- _DATA TO USE_:
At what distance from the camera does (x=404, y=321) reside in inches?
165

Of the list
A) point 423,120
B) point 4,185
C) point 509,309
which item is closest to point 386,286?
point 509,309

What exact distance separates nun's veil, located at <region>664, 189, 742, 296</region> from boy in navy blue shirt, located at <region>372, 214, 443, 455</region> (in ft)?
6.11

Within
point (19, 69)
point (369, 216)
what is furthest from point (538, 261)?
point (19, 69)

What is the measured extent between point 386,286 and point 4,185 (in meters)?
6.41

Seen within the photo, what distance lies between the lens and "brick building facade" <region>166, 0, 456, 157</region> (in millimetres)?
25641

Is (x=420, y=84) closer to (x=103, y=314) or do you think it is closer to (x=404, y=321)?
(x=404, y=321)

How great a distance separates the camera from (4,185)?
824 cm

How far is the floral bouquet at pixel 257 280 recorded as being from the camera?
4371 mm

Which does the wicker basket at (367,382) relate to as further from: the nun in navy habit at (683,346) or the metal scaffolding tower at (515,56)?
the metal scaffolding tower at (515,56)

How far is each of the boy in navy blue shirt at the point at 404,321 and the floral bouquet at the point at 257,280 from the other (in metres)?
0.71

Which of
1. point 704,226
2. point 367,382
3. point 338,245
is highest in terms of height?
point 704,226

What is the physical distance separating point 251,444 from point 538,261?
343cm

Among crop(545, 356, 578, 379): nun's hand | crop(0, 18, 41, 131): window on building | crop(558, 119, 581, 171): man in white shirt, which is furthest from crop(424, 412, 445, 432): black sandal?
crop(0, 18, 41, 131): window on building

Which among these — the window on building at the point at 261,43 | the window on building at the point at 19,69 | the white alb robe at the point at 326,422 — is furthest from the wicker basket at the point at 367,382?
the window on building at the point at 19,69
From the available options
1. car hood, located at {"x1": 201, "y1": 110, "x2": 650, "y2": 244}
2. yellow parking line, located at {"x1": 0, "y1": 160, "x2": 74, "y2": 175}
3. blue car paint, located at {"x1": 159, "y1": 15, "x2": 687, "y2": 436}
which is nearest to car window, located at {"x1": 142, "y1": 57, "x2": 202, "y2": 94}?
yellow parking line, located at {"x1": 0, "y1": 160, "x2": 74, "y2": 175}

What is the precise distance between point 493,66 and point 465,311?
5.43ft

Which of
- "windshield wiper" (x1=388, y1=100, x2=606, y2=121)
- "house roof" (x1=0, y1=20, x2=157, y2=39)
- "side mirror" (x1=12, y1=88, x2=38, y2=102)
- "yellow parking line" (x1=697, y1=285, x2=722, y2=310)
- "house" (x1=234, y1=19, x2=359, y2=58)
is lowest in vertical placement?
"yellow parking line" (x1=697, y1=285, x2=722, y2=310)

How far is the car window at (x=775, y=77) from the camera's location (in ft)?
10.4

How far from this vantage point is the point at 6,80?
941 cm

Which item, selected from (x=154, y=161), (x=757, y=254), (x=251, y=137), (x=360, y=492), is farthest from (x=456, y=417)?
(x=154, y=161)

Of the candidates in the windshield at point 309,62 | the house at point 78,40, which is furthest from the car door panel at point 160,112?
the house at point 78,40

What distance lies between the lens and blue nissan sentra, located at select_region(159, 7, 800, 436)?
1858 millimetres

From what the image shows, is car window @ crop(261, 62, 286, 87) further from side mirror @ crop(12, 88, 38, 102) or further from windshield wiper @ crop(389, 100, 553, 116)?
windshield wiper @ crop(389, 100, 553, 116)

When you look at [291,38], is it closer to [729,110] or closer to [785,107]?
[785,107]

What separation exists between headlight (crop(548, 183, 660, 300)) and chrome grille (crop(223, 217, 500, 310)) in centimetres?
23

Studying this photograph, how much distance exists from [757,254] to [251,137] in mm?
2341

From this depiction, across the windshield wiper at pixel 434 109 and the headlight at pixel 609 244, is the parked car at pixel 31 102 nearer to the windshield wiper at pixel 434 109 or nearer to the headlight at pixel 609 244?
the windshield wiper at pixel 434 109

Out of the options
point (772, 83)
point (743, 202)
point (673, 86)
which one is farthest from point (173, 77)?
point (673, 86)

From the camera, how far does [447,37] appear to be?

- _GIVEN INSTRUCTION_: Rewrite the data above as a numbered list, one line per item, without the blank lines.

- _ANSWER BELOW_:
1. At what distance from the camera does (x=404, y=321) reside in inches?
2. 165
3. Of the list
4. A) point 423,120
5. B) point 4,185
6. C) point 509,309
7. which item is closest to point 386,286?
8. point 509,309
9. What exact distance separates nun's veil, located at <region>664, 189, 742, 296</region> from boy in navy blue shirt, located at <region>372, 214, 443, 455</region> (in ft)?
10. 6.11
11. Within
12. point (19, 69)
13. point (369, 216)
14. what is furthest from point (538, 261)?
15. point (19, 69)
16. What is the measured extent between point 386,286 and point 4,185 (in meters)?
17. 6.41
18. Seen within the photo, what distance lies between the lens and "brick building facade" <region>166, 0, 456, 157</region> (in millimetres)?
19. 25641
20. Is (x=420, y=84) closer to (x=103, y=314) or do you think it is closer to (x=404, y=321)?
21. (x=404, y=321)
22. How great a distance separates the camera from (4,185)?
23. 824 cm
24. How far is the floral bouquet at pixel 257 280 recorded as being from the camera?
25. 4371 mm
26. Which does the wicker basket at (367,382) relate to as further from: the nun in navy habit at (683,346) or the metal scaffolding tower at (515,56)?
27. the metal scaffolding tower at (515,56)
28. How far is each of the boy in navy blue shirt at the point at 404,321 and the floral bouquet at the point at 257,280 from the other (in metres)?
29. 0.71
30. Which of
31. 1. point 704,226
32. 2. point 367,382
33. 3. point 338,245
34. is highest in terms of height?
35. point 704,226
36. What is the physical distance separating point 251,444 from point 538,261?
37. 343cm
38. Among crop(545, 356, 578, 379): nun's hand | crop(0, 18, 41, 131): window on building | crop(558, 119, 581, 171): man in white shirt, which is furthest from crop(424, 412, 445, 432): black sandal?
39. crop(0, 18, 41, 131): window on building
40. Which among these — the window on building at the point at 261,43 | the window on building at the point at 19,69 | the white alb robe at the point at 326,422 — is furthest from the wicker basket at the point at 367,382?
41. the window on building at the point at 19,69
42. From the available options
43. 1. car hood, located at {"x1": 201, "y1": 110, "x2": 650, "y2": 244}
44. 2. yellow parking line, located at {"x1": 0, "y1": 160, "x2": 74, "y2": 175}
45. 3. blue car paint, located at {"x1": 159, "y1": 15, "x2": 687, "y2": 436}
46. which is nearest to car window, located at {"x1": 142, "y1": 57, "x2": 202, "y2": 94}?
47. yellow parking line, located at {"x1": 0, "y1": 160, "x2": 74, "y2": 175}
48. What is the precise distance between point 493,66 and point 465,311?
49. 5.43ft
50. Which of
51. - "windshield wiper" (x1=388, y1=100, x2=606, y2=121)
52. - "house roof" (x1=0, y1=20, x2=157, y2=39)
53. - "side mirror" (x1=12, y1=88, x2=38, y2=102)
54. - "yellow parking line" (x1=697, y1=285, x2=722, y2=310)
55. - "house" (x1=234, y1=19, x2=359, y2=58)
56. is lowest in vertical placement?
57. "yellow parking line" (x1=697, y1=285, x2=722, y2=310)
58. How far is the car window at (x=775, y=77) from the camera's location (in ft)?
59. 10.4
60. How far from this vantage point is the point at 6,80?
61. 941 cm
62. Which item, selected from (x=154, y=161), (x=757, y=254), (x=251, y=137), (x=360, y=492), is farthest from (x=456, y=417)?
63. (x=154, y=161)
64. Of the candidates in the windshield at point 309,62 | the house at point 78,40, which is furthest from the car door panel at point 160,112?
65. the house at point 78,40
66. What distance lies between the lens and blue nissan sentra, located at select_region(159, 7, 800, 436)?
67. 1858 millimetres
68. From what the image shows, is car window @ crop(261, 62, 286, 87) further from side mirror @ crop(12, 88, 38, 102) or further from windshield wiper @ crop(389, 100, 553, 116)?
69. windshield wiper @ crop(389, 100, 553, 116)
70. When you look at [291,38], is it closer to [729,110] or closer to [785,107]?
71. [785,107]
72. What separation exists between headlight (crop(548, 183, 660, 300)) and chrome grille (crop(223, 217, 500, 310)) in centimetres?
73. 23
74. Studying this photograph, how much distance exists from [757,254] to [251,137] in mm?
75. 2341
76. From this depiction, across the windshield wiper at pixel 434 109 and the headlight at pixel 609 244, is the parked car at pixel 31 102 nearer to the windshield wiper at pixel 434 109 or nearer to the headlight at pixel 609 244?
77. the windshield wiper at pixel 434 109
78. Out of the options
79. point (772, 83)
80. point (743, 202)
81. point (673, 86)
82. which one is farthest from point (173, 77)?
83. point (673, 86)
84. From the camera, how far does [447,37] appear to be?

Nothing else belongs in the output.